Some of the recommendations that come out of the research reported in this issue have the potential to improve the health and well being of individuals with WS.
Genotype-phenotype correlation continues to challenge geneticists who are searching for the genes in the WSCR that contribute to anxiety, language, and behavior. Progress will be made through continued study of mouse models, evaluation of individuals with unusual deletions and duplications, functional neuroimaging experiments, and continued elucidation of neurodevelopmental pathways. Advances in understanding the complex developmental role of the extracellular matrix will likely result in new therapies for the connective tissue abnormalities. Since WS was first described, medical treatment has been refined for the condition, but mental health treatment has not been adequately addressed. Therapeutic interventions for cognition, language, and behavior will have to be designed and tested for efficacy.

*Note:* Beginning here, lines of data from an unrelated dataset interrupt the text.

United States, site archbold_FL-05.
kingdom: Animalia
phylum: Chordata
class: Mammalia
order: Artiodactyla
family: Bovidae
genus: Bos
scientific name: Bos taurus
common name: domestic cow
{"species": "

Preparation of this manuscript was supported by grant R01 NS 35102 from the National Institute of Neurological Disorders and Stroke. I am grateful for the enthusiastic research participation of individuals with Williams syndrome and their families; they advance our understanding of the condition in order to help others. I thank the Williams Syndrome Association for its continuing encouragement, for facilitating research efforts at regional and national conferences, and for fostering collaborations at international WS professional conferences. I am grateful to The Lili Claire Foundation for hosting research clinics. I appreciate the collaboration of numerous colleagues who attend the David W. Smith Malformations and Morphogenesis workshops. Finally, I am grateful to my mentor, Dr. John C. Carey, for continuing advice and friendship.
Colleen A. Morris, M. D. is Chief of the Genetics Division in the Department of Pediatrics at the University of Nevada School of Medicine. She has studied the natural history and genotype-phenotype correlations of Williams syndrome for 25 years and also has research interests in syndrome delineation and identification and treatment of children with Fetal Alcohol Spectrum Disorders.